◆ **Prompt**:
Retype the text of every entry below word for word, leaving out the pictures.

◆ **Given information**:

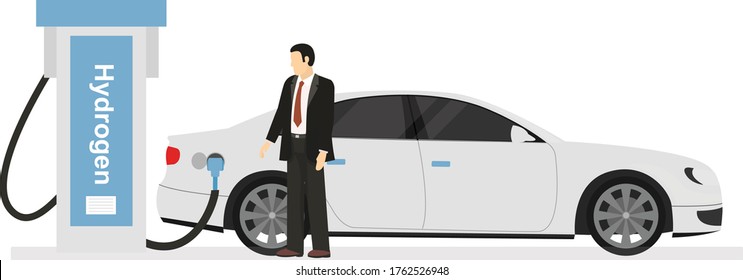 Man filling up the fuel hydrogen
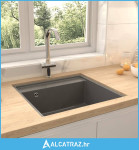 Kuhinjski sudoper s otvorom protiv prelijevanja sivi granitni - NOVO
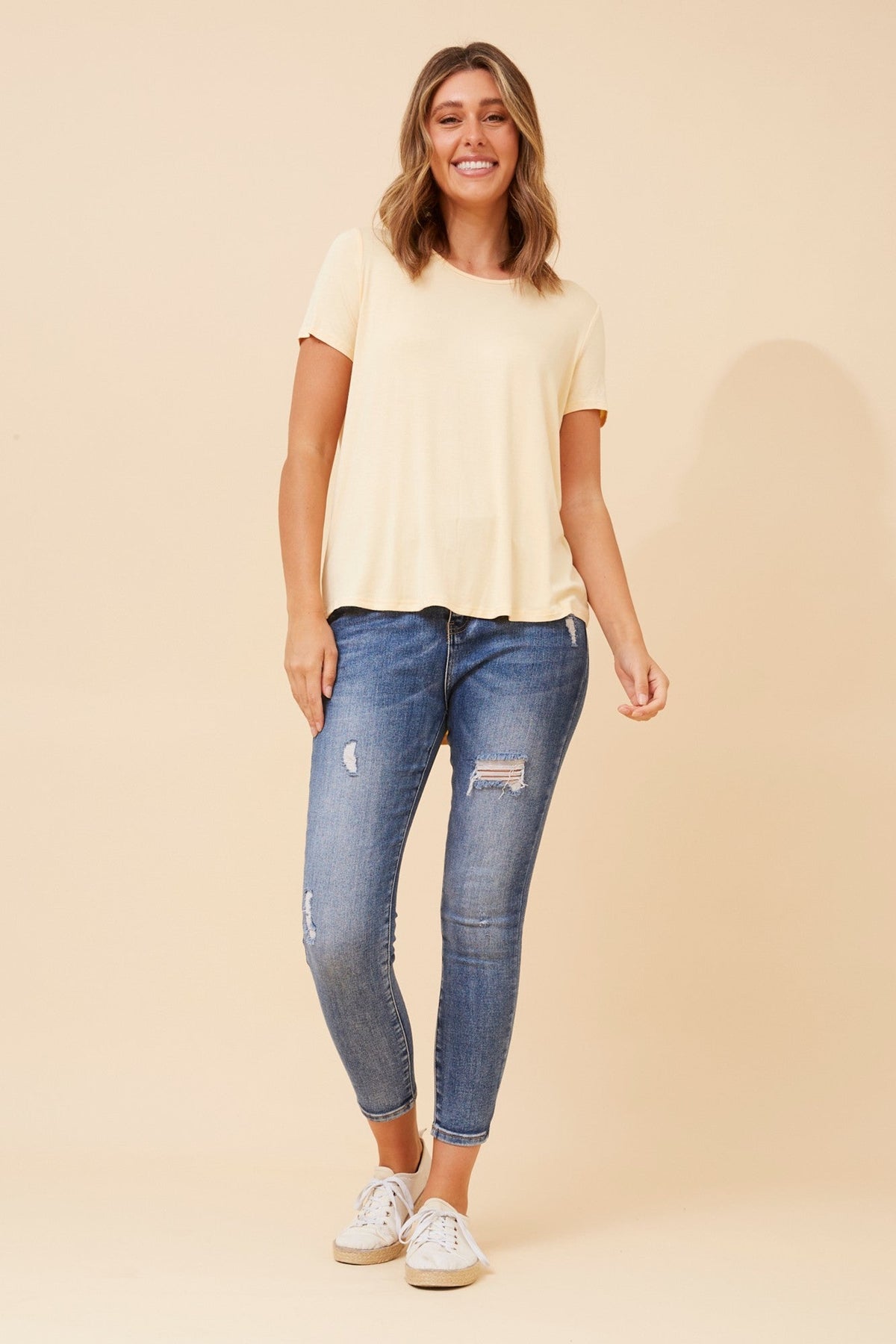 Caroline Morgan Australia REGINA SOLID T-SHIRT (Butter)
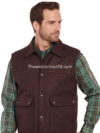 The Men’s Brown Wool Rancher Vest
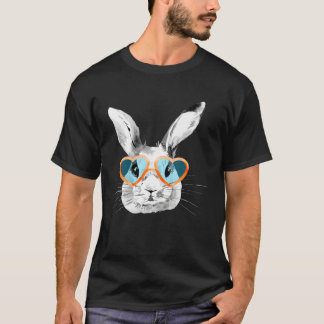 T-shirt Cute Bunny With Heart Glasses Easter Day Easter Ra
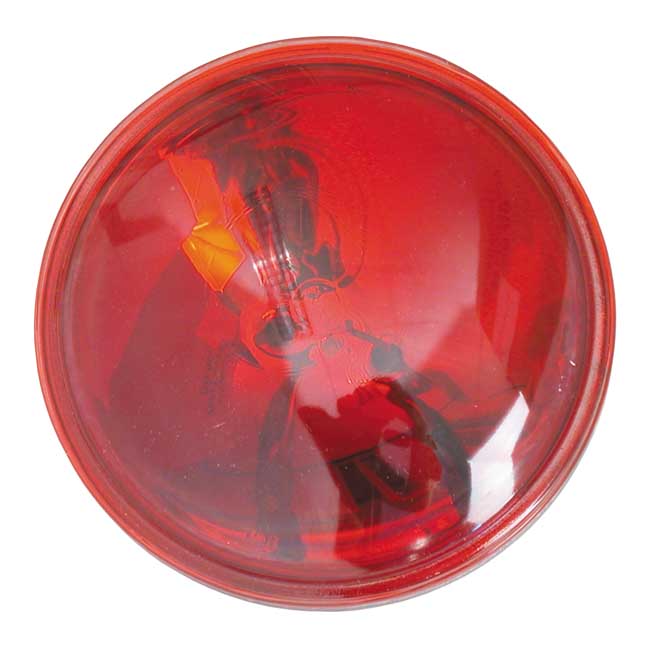MCS 4-1/2" 30W 12V Sealed Beam Unit. Clear Red Lens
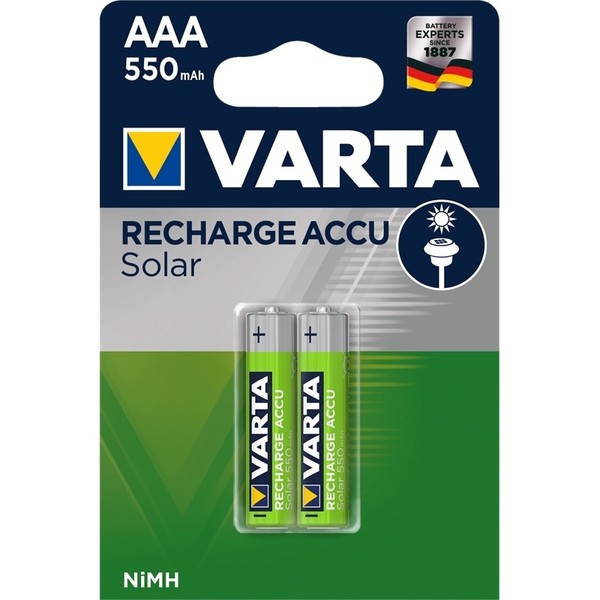 2X Varta Solarakku 56733 Micro Aaa HR03 550Mah Rechargeable Accu Nimh-image
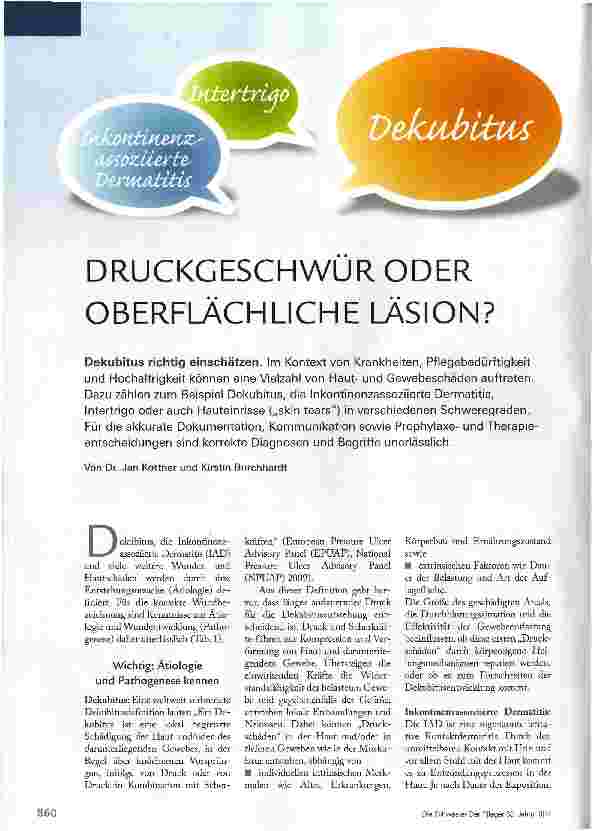 Vorschauseite 1: DRUCKGESCHWÜR ODER OBERFLÄCHLICHE LÄSION?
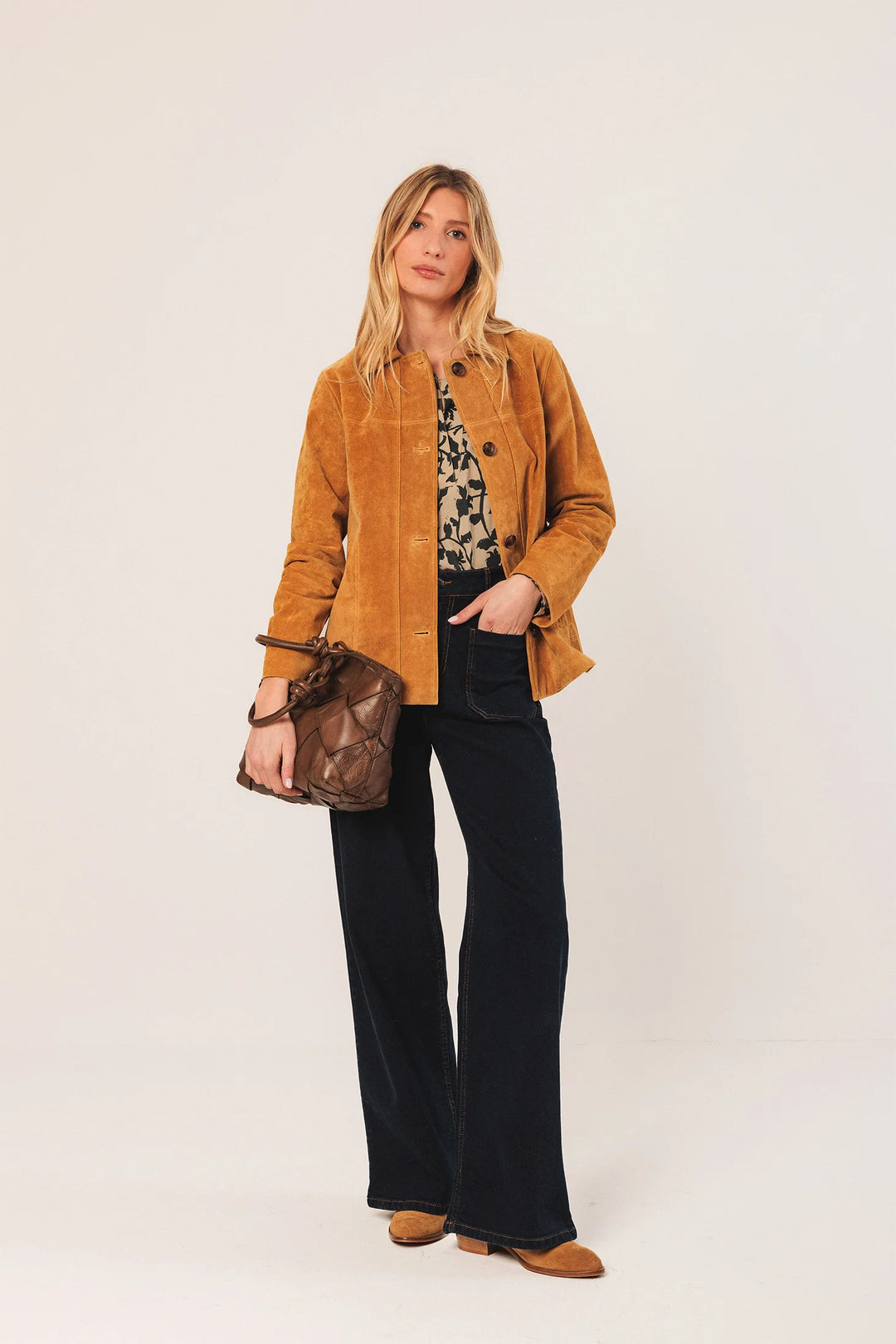 INDI & COLD- WOMEN'S MAO COLLAR BLOUSE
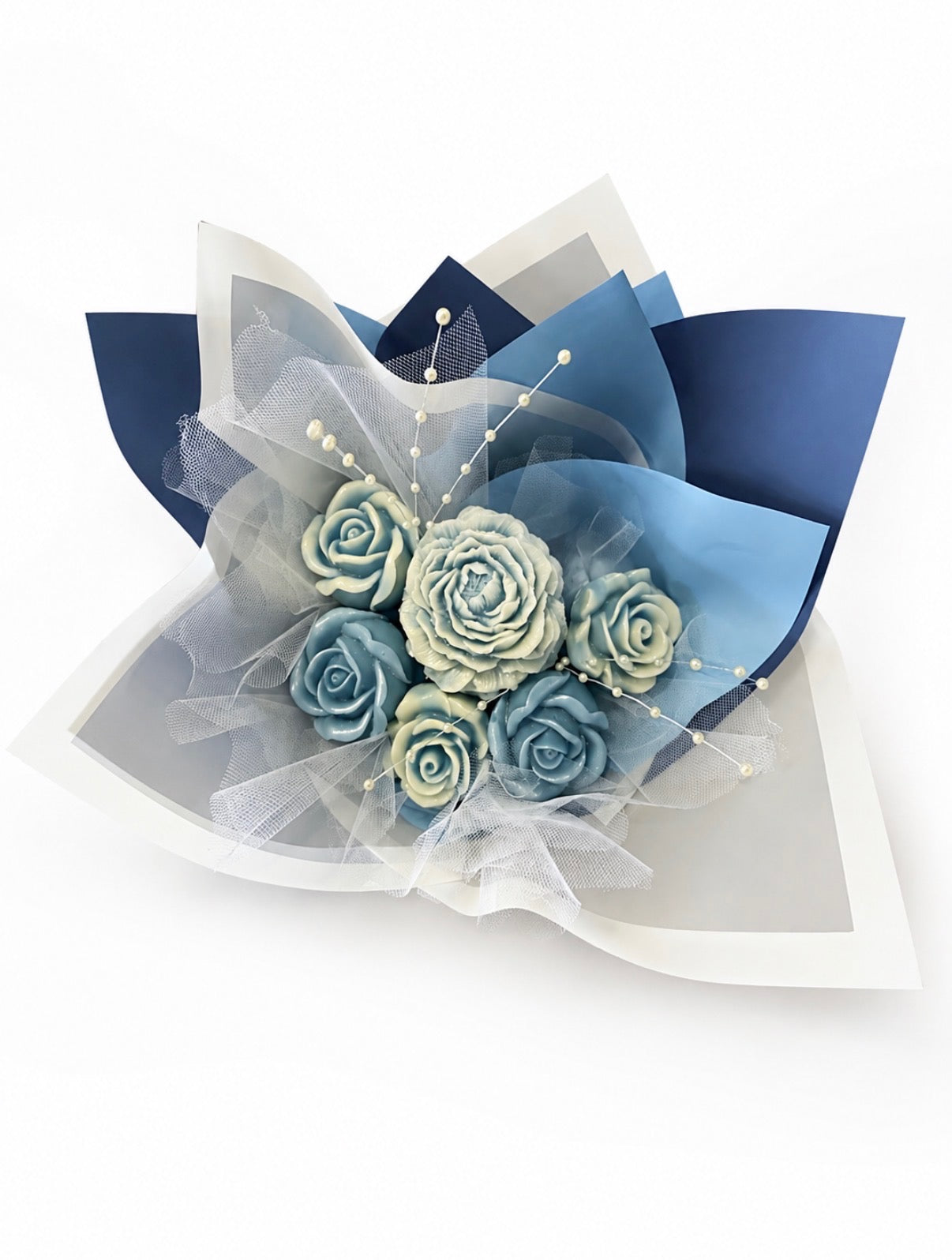 Coastal Blue Wax Melt Bouquet — rose-shaped wax melts in blue, ivory, and seafoam wrapped in tulle with pearl accents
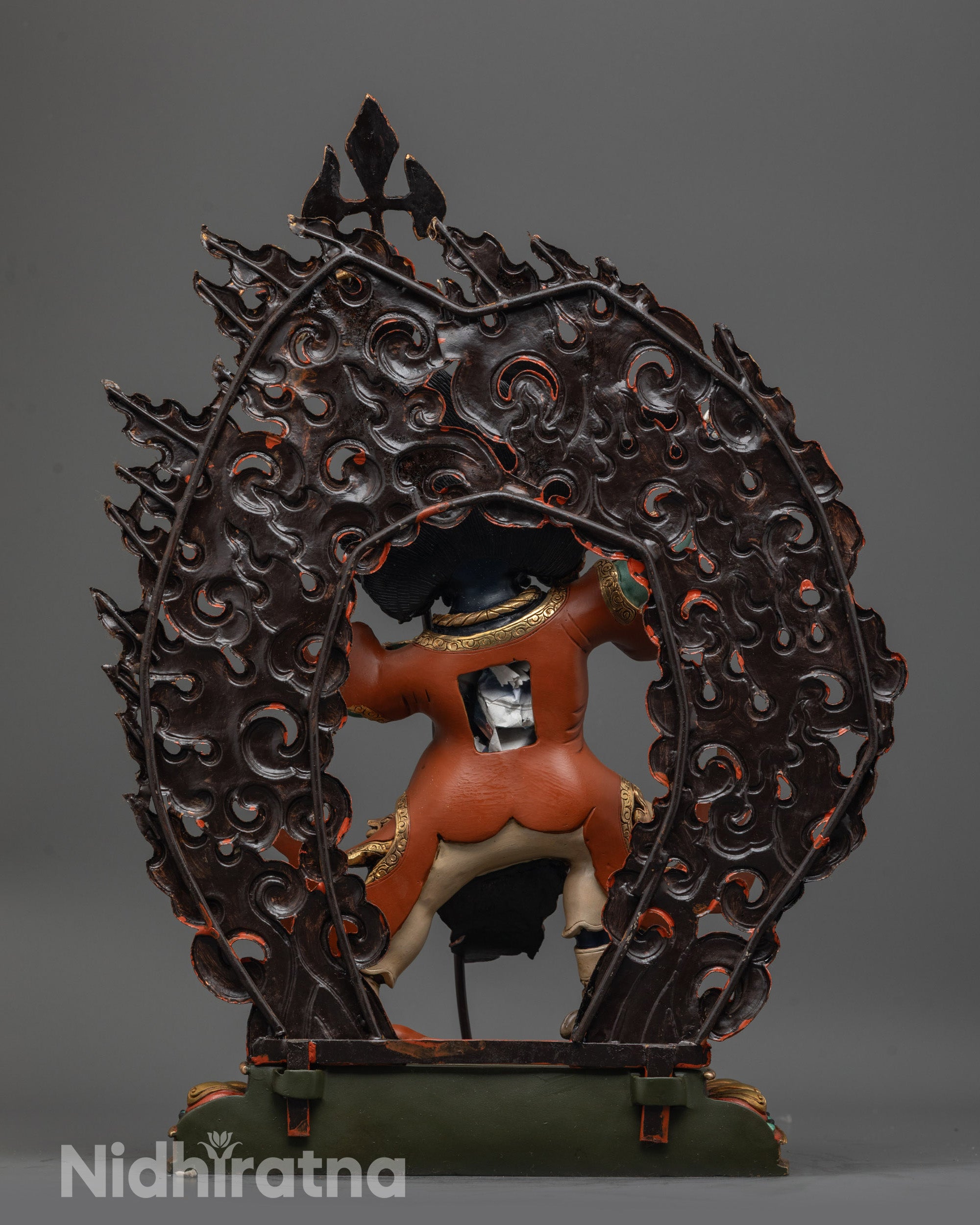 Back view of Sacred Begtsen Chen Buddhist Statue with Sword and Fierce Halo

◆ **Answer for the task**:
 Man filling up the fuel hydrogen
 Kuhinjski sudoper s otvorom protiv prelijevanja sivi granitni - NOVO
 Caroline Morgan Australia REGINA SOLID T-SHIRT (Butter)
 The Men’s Brown Wool Rancher Vest
 T-shirt Cute Bunny With Heart Glasses Easter Day Easter Ra
MCS 4-1/2" 30W 12V Sealed Beam Unit. Clear Red Lens
 2X Varta Solarakku 56733 Micro Aaa HR03 550Mah Rechargeable Accu Nimh-image
 Vorschauseite 1: DRUCKGESCHWÜR ODER OBERFLÄCHLICHE LÄSION?
 INDI & COLD- WOMEN'S MAO COLLAR BLOUSE
 Coastal Blue Wax Melt Bouquet — rose-shaped wax melts in blue, ivory, and seafoam wrapped in tulle with pearl accents
 Back view of Sacred Begtsen Chen Buddhist Statue with Sword and Fierce Halo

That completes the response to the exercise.